__Task requirements__.
1. In the secondhand smoke text, switch "asthmatics" to "allergy sufferers" and write out the stretch from "Secondhand smoke remains" through "to be flawed.".
2. According to the secondhand smoke text, why does secondhand smoke remain controversial?
3. Write the next part of the secondhand smoke and arthritis text, picking up after its final sentence.
===== Document text =====
Secondhand smoke remains controversial because it takes statistical manipulation to link it to any deaths. Yes, it can be harmful to asthmatics, just like perfume or a wine cellar, but a whole advocacy industry has not been built up talking about how wine cellars must be killing people. And the most comprehensive study ever done on secondhand smoke and mortality has never been shown to be flawed. 

Smoking is bad in too many ways to count. Does it cause arthritis? That is a bit of a stretch, unless you believe not drinking enough milk in childhood caused your hip replacement at age 80. So statistical correlation saying that secondhand smoke causes arthritis should be greeted with some skepticism. But that is what scholars in a Rheumatology paper did.

To create their correlation, the scholars looked at data from 98,995 French female volunteers prospectively followed since 1990, who filled out questionnaires every three years and noted medical events, and general, lifestyle, and environmental characteristics. Arthritis diagnoses were collected in three successive questionnaires, and confirmed if women received an arthritis-specific medication.
===== Dataset entries =====
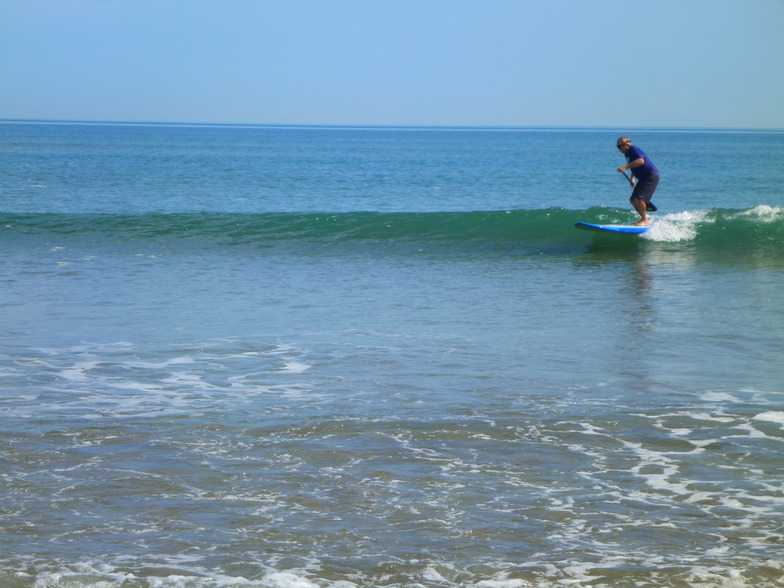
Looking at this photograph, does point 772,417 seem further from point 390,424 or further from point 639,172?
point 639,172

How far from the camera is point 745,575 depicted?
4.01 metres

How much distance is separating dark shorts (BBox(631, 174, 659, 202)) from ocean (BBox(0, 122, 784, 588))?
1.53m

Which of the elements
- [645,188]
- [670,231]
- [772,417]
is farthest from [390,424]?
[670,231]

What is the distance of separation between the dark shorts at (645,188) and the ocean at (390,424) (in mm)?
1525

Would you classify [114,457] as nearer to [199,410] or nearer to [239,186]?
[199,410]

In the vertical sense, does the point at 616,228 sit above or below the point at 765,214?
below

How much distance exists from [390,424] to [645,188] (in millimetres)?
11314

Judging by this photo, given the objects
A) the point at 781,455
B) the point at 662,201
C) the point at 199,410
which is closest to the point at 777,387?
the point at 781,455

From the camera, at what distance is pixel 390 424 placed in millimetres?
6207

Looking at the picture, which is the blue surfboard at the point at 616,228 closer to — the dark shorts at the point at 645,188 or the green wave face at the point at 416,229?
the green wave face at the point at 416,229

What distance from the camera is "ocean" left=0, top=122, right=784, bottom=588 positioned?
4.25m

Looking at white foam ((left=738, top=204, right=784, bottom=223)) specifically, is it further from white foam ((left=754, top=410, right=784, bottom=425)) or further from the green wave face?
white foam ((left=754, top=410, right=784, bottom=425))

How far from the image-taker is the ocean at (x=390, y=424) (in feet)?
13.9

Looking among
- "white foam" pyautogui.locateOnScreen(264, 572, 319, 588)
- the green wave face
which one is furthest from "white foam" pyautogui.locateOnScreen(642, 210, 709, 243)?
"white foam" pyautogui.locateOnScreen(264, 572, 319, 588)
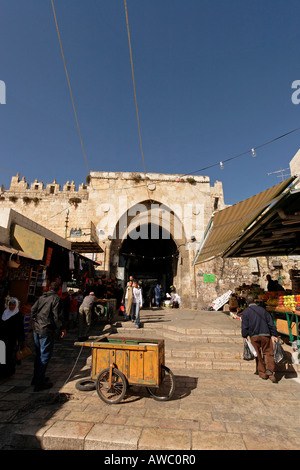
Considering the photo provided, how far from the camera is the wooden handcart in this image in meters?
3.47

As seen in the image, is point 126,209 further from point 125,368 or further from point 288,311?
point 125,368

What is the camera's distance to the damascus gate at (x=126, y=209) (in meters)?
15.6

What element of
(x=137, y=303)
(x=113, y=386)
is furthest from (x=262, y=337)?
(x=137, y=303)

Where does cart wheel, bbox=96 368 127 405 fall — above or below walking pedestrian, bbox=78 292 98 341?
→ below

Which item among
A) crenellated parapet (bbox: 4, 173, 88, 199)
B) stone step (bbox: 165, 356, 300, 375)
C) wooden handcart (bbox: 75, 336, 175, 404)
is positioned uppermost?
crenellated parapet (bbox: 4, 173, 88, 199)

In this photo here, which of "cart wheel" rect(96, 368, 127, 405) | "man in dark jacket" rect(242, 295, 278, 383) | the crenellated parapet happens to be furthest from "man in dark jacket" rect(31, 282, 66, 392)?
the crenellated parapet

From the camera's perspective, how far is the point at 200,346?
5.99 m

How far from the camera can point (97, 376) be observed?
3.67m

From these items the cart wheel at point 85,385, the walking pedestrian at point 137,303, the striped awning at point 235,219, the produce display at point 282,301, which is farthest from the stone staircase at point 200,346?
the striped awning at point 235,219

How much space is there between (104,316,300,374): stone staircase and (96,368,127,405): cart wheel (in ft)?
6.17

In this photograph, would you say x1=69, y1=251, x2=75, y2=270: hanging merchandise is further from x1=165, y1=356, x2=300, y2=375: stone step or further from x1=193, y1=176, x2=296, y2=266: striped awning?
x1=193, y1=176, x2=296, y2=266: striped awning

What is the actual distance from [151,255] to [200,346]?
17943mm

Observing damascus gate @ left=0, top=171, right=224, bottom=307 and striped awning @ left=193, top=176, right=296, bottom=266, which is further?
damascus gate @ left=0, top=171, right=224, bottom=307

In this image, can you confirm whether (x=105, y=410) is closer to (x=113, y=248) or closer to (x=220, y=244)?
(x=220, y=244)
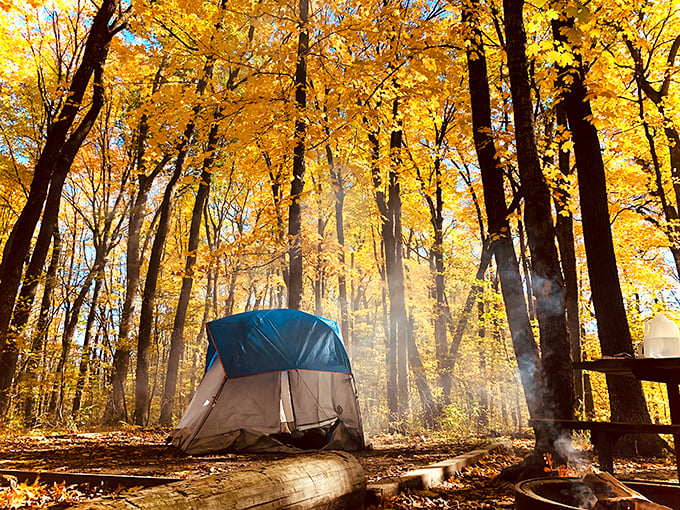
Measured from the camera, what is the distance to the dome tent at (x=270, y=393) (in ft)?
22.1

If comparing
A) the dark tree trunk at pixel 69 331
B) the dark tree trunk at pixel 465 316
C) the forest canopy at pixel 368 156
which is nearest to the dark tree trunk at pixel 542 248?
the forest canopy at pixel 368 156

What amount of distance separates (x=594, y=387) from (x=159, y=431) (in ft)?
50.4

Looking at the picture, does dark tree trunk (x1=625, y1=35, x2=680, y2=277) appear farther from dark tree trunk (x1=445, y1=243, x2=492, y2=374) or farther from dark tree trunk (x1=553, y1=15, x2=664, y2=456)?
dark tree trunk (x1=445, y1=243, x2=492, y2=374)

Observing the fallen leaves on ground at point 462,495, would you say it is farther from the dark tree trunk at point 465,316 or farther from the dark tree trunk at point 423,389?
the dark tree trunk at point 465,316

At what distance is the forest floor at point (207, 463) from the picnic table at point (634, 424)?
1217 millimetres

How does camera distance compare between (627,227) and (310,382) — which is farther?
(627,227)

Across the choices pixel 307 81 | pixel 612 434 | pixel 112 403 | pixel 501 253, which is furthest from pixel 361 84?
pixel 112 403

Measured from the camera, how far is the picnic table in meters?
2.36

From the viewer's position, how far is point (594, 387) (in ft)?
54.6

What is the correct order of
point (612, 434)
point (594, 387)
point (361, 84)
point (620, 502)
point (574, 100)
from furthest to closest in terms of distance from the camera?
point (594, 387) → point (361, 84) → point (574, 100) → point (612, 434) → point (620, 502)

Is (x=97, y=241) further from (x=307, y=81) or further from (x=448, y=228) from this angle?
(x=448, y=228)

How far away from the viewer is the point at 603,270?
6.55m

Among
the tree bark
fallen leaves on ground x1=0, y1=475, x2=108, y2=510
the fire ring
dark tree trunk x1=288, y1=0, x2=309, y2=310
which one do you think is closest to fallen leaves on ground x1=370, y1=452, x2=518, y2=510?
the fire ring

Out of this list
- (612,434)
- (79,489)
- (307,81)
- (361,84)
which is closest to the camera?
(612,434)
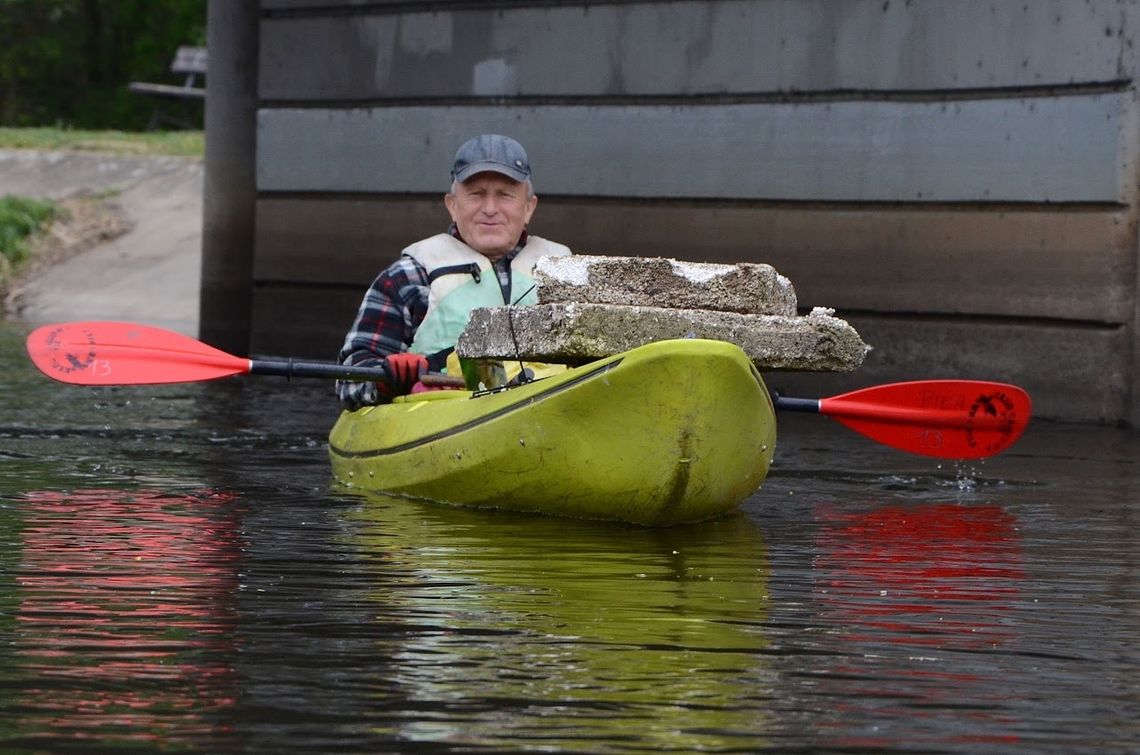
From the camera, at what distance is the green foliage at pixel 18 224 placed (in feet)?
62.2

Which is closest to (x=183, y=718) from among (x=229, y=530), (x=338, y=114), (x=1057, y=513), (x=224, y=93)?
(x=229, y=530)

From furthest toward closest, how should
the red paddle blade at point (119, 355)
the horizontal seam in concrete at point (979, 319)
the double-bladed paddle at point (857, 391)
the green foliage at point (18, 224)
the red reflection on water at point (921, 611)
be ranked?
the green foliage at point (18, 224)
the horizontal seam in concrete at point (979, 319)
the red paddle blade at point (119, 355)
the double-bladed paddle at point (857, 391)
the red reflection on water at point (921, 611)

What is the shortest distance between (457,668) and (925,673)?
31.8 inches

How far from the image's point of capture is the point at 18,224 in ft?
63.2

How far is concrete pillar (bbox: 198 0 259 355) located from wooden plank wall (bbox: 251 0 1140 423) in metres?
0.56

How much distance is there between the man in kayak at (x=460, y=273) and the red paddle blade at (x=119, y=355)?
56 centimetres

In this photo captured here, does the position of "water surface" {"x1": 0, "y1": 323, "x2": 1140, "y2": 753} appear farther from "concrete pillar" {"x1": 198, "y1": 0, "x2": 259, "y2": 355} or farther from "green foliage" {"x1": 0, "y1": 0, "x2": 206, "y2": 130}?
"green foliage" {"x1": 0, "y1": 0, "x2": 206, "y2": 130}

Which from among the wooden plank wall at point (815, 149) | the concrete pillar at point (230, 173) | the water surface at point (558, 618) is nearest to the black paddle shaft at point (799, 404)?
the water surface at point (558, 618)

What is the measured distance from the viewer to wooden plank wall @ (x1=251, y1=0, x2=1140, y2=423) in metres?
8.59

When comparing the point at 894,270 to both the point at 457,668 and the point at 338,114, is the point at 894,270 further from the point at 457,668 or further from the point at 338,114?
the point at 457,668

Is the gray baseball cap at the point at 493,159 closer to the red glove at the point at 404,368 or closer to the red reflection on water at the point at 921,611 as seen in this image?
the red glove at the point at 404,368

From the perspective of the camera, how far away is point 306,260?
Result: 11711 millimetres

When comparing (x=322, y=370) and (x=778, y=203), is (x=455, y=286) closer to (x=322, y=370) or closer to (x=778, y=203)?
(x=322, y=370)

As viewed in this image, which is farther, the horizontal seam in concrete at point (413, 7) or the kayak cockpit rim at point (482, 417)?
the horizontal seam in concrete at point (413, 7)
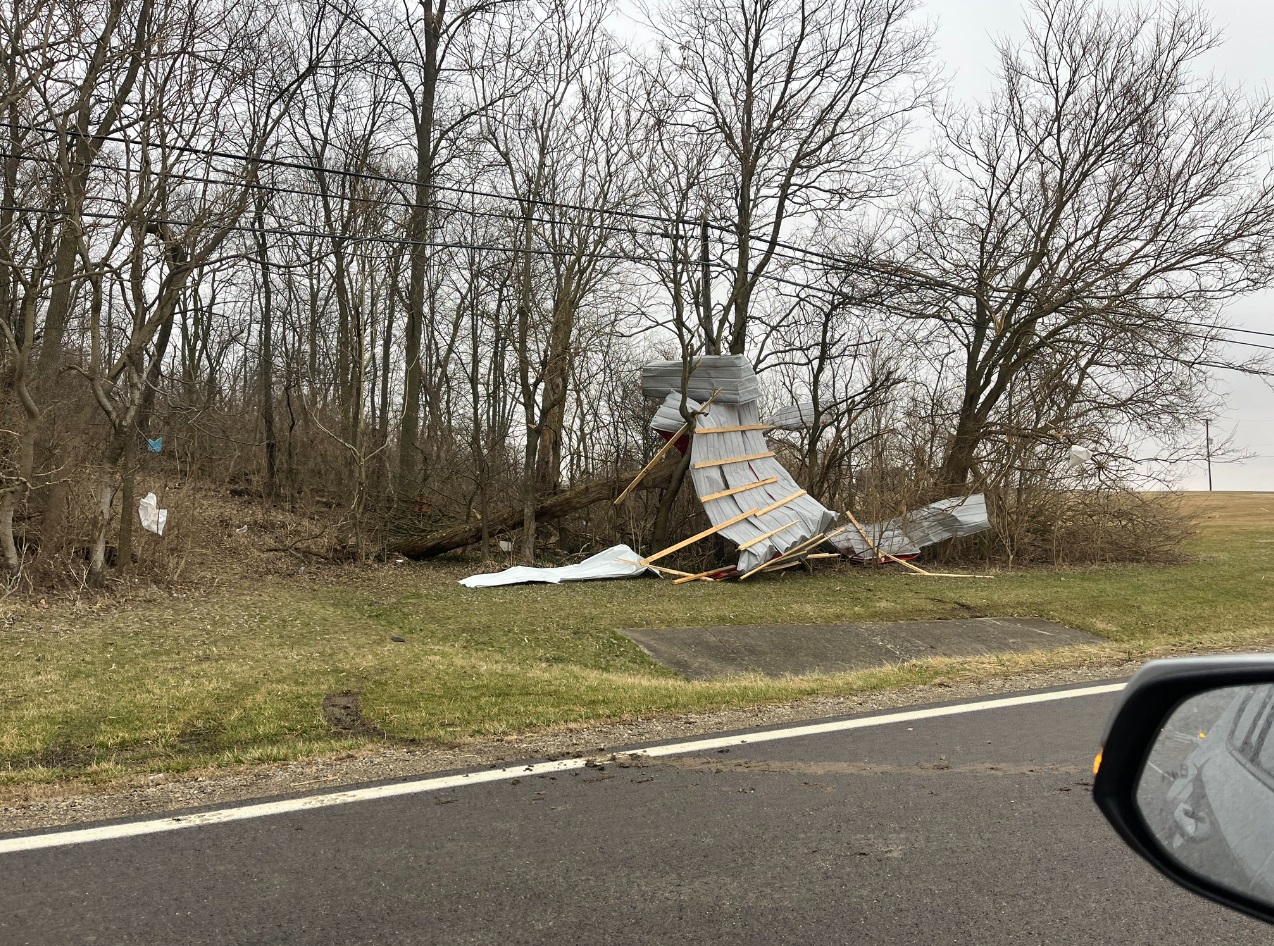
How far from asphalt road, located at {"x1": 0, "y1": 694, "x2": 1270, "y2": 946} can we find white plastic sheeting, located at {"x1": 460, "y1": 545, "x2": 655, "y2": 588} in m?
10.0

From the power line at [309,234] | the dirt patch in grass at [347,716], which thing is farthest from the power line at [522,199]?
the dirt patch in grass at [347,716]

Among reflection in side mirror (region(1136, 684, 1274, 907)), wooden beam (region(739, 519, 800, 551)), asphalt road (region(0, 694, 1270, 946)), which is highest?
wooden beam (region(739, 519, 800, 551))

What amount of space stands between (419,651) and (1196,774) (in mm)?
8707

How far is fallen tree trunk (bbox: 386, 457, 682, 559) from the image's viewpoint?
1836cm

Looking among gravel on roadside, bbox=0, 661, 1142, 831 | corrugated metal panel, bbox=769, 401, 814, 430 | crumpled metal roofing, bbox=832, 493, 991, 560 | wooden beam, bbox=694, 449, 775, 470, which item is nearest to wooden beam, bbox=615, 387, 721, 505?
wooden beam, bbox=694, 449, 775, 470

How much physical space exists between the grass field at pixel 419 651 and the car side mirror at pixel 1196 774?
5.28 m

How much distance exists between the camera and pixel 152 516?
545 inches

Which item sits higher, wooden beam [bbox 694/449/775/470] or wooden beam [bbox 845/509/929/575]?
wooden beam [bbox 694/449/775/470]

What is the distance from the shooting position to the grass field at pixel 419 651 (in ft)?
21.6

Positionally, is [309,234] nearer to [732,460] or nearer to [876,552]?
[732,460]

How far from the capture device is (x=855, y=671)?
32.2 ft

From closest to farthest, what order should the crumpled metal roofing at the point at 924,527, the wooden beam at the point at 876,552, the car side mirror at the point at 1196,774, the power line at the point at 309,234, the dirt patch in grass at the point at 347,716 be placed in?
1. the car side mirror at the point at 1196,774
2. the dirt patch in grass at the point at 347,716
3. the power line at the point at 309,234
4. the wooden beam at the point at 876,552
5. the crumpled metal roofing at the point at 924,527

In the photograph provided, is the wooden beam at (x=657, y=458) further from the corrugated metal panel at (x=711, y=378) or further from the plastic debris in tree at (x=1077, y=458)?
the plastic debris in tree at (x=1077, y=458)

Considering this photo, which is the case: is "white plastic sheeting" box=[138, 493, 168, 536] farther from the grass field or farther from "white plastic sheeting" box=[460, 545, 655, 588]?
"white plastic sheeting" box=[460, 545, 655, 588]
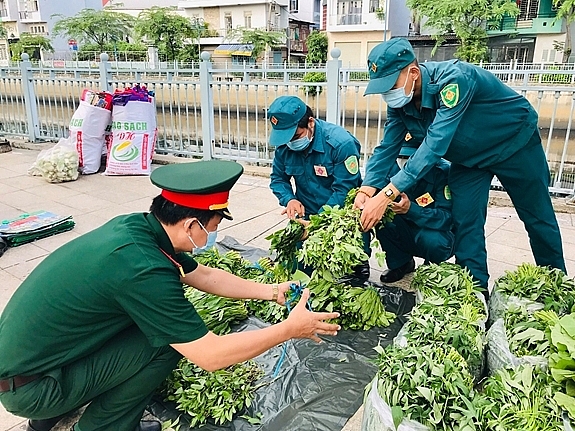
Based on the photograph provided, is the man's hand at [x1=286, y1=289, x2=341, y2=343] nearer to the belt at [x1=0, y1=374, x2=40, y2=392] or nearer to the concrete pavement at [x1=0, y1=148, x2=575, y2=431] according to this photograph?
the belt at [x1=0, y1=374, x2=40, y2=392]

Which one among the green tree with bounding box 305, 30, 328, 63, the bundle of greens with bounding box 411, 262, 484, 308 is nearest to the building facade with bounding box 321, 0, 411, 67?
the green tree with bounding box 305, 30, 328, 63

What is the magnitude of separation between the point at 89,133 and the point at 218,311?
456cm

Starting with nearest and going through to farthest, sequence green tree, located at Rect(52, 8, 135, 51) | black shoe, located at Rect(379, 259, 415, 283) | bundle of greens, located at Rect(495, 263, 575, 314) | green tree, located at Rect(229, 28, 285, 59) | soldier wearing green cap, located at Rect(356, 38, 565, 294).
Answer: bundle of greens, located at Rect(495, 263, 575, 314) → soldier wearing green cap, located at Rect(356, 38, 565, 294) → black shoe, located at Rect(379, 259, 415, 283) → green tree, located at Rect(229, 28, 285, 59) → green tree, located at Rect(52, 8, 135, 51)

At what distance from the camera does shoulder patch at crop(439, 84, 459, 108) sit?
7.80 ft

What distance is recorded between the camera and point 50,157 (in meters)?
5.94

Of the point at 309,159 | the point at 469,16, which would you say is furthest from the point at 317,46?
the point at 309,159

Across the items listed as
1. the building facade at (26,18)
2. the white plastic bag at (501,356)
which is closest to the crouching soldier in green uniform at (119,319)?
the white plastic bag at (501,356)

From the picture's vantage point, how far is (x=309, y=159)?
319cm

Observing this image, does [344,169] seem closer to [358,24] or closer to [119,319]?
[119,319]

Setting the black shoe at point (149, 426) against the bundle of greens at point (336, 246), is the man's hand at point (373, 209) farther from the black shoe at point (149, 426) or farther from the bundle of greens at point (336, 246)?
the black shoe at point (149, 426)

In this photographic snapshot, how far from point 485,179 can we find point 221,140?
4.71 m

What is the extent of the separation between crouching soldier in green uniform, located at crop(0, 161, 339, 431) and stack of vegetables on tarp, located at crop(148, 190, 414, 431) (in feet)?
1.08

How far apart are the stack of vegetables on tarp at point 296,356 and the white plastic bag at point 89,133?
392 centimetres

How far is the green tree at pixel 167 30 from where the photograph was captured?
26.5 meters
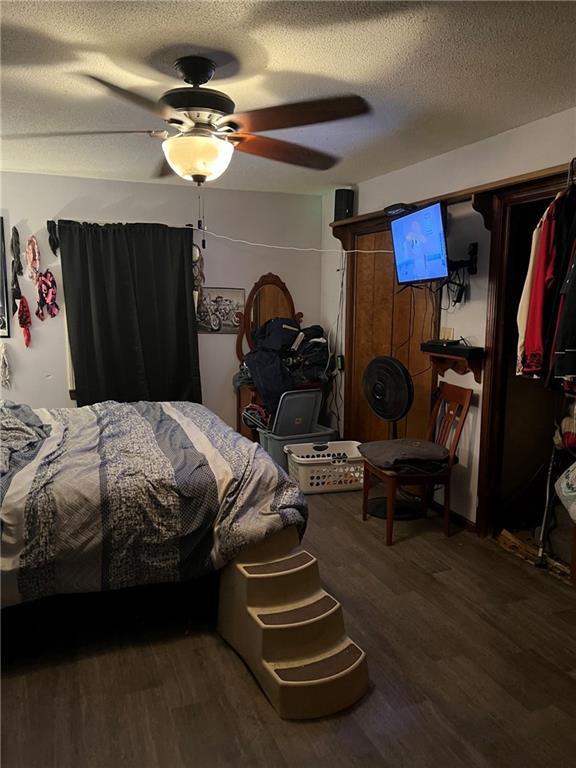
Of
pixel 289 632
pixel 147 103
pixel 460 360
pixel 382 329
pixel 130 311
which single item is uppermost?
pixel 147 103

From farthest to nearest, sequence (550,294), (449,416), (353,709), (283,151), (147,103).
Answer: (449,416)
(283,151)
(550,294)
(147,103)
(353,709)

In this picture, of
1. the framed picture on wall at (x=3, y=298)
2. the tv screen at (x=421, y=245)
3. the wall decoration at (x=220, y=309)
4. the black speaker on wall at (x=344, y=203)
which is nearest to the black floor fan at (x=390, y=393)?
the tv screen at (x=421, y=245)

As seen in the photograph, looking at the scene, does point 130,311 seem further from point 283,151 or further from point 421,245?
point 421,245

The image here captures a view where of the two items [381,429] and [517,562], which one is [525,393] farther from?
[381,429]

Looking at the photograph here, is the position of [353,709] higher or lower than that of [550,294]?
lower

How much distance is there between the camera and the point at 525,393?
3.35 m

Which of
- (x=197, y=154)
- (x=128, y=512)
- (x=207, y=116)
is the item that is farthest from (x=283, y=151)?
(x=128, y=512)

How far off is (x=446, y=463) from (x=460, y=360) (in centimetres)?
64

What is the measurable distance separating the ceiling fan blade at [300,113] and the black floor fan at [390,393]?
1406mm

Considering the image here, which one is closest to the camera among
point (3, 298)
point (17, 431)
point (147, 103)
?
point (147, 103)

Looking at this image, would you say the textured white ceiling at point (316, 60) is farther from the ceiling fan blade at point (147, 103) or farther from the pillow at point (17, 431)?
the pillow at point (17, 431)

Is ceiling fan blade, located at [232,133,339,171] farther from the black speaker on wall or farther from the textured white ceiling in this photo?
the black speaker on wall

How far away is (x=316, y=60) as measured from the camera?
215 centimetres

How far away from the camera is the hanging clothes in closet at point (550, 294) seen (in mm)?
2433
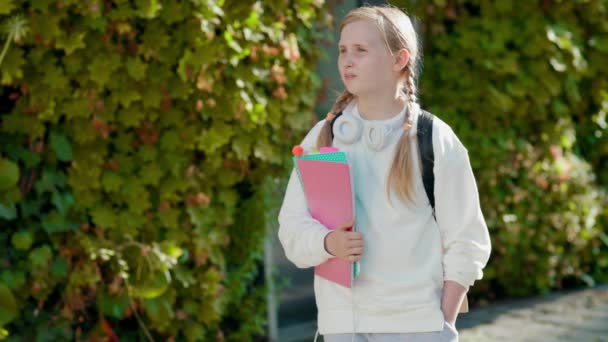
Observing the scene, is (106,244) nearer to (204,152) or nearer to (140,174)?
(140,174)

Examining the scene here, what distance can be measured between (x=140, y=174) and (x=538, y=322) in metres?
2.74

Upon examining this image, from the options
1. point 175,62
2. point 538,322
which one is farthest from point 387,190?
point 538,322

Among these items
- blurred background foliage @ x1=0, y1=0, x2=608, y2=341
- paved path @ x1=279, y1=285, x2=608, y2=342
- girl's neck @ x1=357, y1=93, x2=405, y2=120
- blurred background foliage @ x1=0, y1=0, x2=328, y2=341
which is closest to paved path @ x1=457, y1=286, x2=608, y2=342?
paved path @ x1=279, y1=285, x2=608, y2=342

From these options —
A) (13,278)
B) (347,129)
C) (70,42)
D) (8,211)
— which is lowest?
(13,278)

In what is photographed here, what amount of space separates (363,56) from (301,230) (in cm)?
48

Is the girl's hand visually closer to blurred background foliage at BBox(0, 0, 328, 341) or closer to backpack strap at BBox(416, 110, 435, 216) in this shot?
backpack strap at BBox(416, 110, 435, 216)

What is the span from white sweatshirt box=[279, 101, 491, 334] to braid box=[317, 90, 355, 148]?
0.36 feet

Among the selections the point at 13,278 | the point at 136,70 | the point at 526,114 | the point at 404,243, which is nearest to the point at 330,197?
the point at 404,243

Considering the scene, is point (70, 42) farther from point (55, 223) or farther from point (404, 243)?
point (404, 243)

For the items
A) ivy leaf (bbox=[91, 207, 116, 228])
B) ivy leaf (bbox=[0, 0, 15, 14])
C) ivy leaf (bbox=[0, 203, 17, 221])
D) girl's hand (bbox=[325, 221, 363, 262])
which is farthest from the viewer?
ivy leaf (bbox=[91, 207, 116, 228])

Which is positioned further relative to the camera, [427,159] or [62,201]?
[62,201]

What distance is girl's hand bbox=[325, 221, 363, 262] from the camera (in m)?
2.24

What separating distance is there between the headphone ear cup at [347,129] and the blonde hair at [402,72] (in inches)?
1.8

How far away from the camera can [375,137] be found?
=====
__List of answers__.
1.
Secondhand smoke remains controversial because it takes statistical manipulation to link it to any deaths. Yes, it can be harmful to allergy sufferers, just like perfume or a wine cellar, but a whole advocacy industry has not been built up talking about how wine cellars must be killing people. And the most comprehensive study ever done on secondhand smoke and mortality has never been shown to be flawed.

2. It remains controversial because it takes statistical manipulation to link it to any deaths.

3.
Obviously the science community stops when they see questionnaire, just like they do when the words "study in mice" appear. For the sake of journalists "Prospective" should be in giant red watermarks on each page of studies based on questionnaires so they don't call it science in the New York Times and then wonder why more people don't accept climate change. Recall bias is a terrible thing. Most people can't remember what they had for lunch yesterday but they can remember the day they were around a smoker three or 20 years ago, we are to believe.

Using those results they statistically matched people who were around secondhand smoke in childhood with a greater risk of rheumatoid arthritis. Forty years from now scholars will be able to create the same correlation about organic food, if they have an agenda to do so.  Then the authors speculated secondhand smoke may impact a gene that is linked to rheumatoid arthritis. That is bordering on science fiction.  

"Further study is needed to explore if this increased risk is also mainly observed in people carrying the gene at risk for rheumatoid arthritis, which is quite likely with regard to tobacco," said the paper's lead author, Dr Marie-Christine Boutron-Ruault. "These results also highlight the importance of children--especially those with a family history of this form of arthritis--avoiding secondhand smoke."

No one should be smoking in 2018, it kills even more people than obesity.  But promoting suspect statistics and calling it as settled as the harms of smoking does nothing but make people skeptical that the harms of smoking are equally daft.  It hurts public confidence in the science community when epidemiological sleight of hand is used that way.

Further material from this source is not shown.